I often feel impatient with the process of getting published – but taking the time up front to hone your craft (by creating constantly) will pay off in the long run.

Trust Yourself

By Andrea Offermann

This is something I took from the mentorship program specifically. After visiting with all the mentors I looked through my notes and found that each one of them had responded to different aspects of my portfolio, sometimes even liking images or sequences that another mentor had recommended I take out. At first I was confused and felt that after talking to these 6 great minds and soaking up their imput I had ended up right at the start. But then I realized that they had all chosen to speak to me because something in my portfolio had resonated with them, they had liked something I had done. This convinced me that throughout learning about professionalizing my career and my work it is also important to trust my own choices.

The Who? and the Why?


The past 6 months has been a major step forward in focus. Mostly, it has been relentless focus on the work that comes from answering two major questions:

1) Who are these books for?
2) Why would they want to read them?

There are sub-questions to these, and of course the matter of matching my style (How) to the right subject (What). Bit these seem more easily resolved when set against the Who? and the Why?

Marketing matters

It's easy to grow frustrated when you keep sending samples out only to have nothing happen, and my tendency then is to start sending out samples less and less as that growing frustration starts to make everything feel like a waste of time and energy.  One of the big things I left the conference with was the confirmation that you could be the next Chris van Allsburg, but if you don't stay on a busy publishers radar through frequent reminders, it doesn't matter.  For me, it was a matter of changing how I presented my samples ( thank you David Diaz).  Instead of sending individual samples, I took David's advice about sending a perfect bound compilation of my best samples.  Out of 20, I heard back on one, and was able to secure a book deal.  I guess the end result is, when your advertising  repeatedly doesn't work, stop spinning your wheels.  Shake it up, change things, and try again.

In the end, it's all about the story

One message I took away from my sessions with our mentors last summer as well as from the Illustrators' Intensive at the SCBWI NYC conference: story trumps all.
You can have the most impressive technique in the world but if your illustrations don't help tell the story, then it doesn't matter.
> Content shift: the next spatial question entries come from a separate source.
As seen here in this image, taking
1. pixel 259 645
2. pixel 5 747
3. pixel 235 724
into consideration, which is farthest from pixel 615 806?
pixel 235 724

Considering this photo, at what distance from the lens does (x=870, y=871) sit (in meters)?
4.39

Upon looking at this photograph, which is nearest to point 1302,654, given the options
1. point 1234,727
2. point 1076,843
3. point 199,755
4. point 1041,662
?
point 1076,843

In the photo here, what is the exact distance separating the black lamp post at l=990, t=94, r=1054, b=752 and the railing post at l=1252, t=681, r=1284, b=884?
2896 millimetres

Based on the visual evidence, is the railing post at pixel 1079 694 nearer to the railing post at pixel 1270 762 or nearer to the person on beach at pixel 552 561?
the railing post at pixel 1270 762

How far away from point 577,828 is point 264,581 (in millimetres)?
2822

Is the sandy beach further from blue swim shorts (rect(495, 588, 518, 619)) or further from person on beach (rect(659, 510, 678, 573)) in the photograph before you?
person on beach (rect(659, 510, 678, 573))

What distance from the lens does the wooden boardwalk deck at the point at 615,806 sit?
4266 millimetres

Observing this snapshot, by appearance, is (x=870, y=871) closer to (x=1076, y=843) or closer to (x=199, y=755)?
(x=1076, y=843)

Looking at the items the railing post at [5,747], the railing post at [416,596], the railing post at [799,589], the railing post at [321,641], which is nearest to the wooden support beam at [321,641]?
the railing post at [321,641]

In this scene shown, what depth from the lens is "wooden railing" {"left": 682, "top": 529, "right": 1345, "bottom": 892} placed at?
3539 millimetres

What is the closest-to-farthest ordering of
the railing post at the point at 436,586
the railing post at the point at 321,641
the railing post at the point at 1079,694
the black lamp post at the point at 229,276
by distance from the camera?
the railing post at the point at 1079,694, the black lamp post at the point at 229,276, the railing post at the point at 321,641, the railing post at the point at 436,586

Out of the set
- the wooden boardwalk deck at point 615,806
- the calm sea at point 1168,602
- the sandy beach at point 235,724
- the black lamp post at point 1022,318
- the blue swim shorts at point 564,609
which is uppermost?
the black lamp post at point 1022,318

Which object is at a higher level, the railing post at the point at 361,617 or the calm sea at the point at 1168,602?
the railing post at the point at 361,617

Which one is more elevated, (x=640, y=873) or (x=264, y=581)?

This advice even applied to the makeup of my porfolio pieces: the ones that the mentors liked the most were ones that told a story with character interaction (where characters could be inanimate objects) and emotion. I also needed to show that I could draw a sequence of images that told a story.
The same principle applies to format. No matter how fancy the bells and whistles on a digital picture book, if it doesn't have a good STORY, then it's not going to succeed.